Performance Comparison of Embeddings and Keyword Selection Methods in Enterprise Document

Authors

  • Putri Cristin Institut Teknologi Sepuluh Nopember Surabaya
  • Brenda Natalia Institut Teknologi Sepuluh Nopember
  • Joseph Clio Limantara Institut Teknologi Sepuluh Nopember
  • Sarwosri Institut Teknologi Sepuluh Nopember

DOI:

https://doi.org/10.30871/jaic.v9i4.9971

Keywords:

KeyBERT, Embedding Models, Enterprise Documents, Keyword extraction, Keyword Selection Method

Abstract

Keyword extraction is widely used in domains such as social media and e-commerce, but its application for enterprise document retrieval remains limited. Most organizations still depend on structured systems or rule-based approaches for indexing, which often lack semantic understanding and scalability. While several techniques like TextRank and RAKE have been explored, few studies assess their effectiveness on operational document retrieval in institutional settings, revealing a research gap. This study investigates the use of KeyBERT to extract keywords from university documents, including SOPs, manuals, and guidelines.
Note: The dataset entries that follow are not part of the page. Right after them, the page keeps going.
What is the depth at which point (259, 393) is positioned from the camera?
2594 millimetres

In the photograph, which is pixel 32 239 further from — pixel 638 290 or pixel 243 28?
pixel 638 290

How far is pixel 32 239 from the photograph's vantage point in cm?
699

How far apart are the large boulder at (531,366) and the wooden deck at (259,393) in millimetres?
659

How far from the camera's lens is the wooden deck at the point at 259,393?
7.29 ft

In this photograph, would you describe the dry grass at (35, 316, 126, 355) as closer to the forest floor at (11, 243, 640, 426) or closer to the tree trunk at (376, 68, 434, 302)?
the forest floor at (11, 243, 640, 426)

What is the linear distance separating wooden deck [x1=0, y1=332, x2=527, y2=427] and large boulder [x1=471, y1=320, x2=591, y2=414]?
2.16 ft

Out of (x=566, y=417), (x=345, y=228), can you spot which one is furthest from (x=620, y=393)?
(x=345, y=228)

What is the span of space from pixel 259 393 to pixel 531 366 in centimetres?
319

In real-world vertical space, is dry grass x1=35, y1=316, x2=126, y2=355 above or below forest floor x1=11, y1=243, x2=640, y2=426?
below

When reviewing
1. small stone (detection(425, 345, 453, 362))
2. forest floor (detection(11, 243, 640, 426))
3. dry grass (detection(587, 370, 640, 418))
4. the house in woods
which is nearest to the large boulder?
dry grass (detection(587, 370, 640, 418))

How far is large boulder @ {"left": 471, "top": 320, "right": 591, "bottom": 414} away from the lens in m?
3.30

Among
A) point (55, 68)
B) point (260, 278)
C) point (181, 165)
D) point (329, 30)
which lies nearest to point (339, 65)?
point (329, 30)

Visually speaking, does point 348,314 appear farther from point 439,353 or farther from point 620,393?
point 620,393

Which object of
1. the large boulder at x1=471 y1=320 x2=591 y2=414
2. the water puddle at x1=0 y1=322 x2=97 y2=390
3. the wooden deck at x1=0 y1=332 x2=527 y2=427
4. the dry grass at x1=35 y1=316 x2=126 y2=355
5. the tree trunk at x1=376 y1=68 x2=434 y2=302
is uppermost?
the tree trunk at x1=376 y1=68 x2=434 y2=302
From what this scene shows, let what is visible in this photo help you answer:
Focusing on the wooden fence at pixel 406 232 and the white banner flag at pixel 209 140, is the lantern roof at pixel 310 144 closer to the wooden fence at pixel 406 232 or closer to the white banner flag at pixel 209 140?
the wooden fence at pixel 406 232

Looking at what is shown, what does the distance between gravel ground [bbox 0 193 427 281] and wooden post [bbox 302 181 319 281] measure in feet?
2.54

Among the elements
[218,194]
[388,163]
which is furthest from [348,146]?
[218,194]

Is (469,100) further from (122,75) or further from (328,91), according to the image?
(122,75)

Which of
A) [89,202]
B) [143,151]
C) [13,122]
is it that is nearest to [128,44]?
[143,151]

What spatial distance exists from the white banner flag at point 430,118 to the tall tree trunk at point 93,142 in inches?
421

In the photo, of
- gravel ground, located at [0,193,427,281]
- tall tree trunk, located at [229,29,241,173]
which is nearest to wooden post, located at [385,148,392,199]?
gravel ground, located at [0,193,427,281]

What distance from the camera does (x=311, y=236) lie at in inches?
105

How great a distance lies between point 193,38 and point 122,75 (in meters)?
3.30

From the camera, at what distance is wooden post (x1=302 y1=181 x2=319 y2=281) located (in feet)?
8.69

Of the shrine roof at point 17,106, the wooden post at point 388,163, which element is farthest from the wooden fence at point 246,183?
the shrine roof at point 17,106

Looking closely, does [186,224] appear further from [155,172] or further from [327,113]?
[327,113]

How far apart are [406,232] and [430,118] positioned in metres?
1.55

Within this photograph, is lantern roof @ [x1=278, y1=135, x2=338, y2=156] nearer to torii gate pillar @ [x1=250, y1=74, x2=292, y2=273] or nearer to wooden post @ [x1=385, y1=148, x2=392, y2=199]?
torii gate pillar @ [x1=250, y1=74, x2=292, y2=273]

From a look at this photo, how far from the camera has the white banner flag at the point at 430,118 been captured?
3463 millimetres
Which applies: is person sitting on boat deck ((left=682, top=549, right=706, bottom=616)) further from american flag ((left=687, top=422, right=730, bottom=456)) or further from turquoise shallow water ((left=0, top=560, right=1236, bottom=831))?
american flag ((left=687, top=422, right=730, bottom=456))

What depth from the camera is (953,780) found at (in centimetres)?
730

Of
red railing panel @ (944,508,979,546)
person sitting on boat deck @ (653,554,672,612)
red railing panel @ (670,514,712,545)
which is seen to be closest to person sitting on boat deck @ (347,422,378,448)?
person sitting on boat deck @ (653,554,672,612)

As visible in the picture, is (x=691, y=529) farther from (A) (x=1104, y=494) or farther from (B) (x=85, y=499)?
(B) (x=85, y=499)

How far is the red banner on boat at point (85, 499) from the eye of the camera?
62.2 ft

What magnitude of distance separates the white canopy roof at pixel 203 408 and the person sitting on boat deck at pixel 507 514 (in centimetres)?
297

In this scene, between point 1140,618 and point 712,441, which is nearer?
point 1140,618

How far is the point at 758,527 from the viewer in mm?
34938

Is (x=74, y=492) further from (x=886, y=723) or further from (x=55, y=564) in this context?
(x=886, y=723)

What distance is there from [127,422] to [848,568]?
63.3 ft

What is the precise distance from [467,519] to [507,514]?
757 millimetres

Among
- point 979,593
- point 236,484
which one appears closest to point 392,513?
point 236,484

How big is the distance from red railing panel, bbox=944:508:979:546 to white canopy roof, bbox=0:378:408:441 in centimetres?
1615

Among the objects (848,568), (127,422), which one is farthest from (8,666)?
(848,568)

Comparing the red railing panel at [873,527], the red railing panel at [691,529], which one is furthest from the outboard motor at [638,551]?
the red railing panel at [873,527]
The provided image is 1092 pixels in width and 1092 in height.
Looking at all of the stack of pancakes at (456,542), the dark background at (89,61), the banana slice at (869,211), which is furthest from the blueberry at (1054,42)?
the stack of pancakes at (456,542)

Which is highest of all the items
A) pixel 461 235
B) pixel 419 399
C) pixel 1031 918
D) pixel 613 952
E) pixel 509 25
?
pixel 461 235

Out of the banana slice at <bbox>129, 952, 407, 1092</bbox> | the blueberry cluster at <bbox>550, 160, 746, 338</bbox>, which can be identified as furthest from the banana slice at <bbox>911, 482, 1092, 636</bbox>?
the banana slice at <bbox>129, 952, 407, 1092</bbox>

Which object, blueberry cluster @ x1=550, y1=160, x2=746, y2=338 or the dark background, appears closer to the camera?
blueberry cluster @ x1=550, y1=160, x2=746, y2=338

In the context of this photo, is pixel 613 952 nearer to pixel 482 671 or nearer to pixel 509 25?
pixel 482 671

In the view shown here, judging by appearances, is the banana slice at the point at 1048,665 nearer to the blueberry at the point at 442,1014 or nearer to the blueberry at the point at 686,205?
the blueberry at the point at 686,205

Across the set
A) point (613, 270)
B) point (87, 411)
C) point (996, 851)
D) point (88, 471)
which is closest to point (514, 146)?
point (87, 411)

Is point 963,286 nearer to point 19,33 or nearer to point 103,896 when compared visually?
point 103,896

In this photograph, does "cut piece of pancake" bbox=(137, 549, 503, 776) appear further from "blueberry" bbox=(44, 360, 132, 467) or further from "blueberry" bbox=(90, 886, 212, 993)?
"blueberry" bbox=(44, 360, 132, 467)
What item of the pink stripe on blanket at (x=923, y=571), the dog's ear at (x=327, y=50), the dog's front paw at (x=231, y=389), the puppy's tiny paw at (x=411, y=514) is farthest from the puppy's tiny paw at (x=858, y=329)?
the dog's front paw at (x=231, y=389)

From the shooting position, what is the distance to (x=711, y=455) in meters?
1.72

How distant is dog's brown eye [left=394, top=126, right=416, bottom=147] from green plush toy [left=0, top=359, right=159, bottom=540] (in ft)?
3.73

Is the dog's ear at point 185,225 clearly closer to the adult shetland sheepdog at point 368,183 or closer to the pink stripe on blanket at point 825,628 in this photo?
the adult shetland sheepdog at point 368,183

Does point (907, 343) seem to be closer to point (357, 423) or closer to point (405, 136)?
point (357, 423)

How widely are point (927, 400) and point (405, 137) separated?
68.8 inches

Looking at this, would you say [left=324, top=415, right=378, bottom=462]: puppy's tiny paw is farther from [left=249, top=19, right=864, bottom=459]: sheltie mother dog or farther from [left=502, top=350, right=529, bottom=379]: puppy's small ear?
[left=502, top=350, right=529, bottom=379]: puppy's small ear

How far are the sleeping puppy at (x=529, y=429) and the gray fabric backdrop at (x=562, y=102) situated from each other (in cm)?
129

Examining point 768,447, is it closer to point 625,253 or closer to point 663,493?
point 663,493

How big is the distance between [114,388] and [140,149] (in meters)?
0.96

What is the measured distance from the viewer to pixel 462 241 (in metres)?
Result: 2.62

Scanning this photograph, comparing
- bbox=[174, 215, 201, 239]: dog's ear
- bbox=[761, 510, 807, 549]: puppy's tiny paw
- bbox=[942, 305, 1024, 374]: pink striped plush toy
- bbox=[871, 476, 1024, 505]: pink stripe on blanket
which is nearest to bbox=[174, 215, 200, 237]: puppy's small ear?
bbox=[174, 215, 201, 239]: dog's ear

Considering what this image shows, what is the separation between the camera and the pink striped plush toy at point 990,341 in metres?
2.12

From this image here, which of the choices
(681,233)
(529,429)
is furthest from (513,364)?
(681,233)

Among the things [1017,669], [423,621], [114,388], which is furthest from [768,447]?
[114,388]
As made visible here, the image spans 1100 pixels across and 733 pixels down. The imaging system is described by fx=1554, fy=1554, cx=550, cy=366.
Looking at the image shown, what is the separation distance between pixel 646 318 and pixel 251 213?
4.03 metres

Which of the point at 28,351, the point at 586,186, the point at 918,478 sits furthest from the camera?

KeyBERT leverages transformer-based embeddings to generate semantically relevant keywords and is chosen for its ease of use, model flexibility, and no need for labeled data. Additionally, it supports diversification strategies such as Maximum Marginal Relevance (MMR) and MaxSum to reduce redundancy and enhance keyword variety. We evaluate six embedding models combined with three keyword selection methods: Cosine similarity, MMR, and MaxSum. The best F1 score of 0.78 is achieved using Cosine with the paraphrase-MiniLM-L3-v2 model, along with an average extraction time of 184.02 seconds. These findings highlight the effectiveness of combining lightweight embeddings with strategic keyword selection for enterprise-scale document indexing.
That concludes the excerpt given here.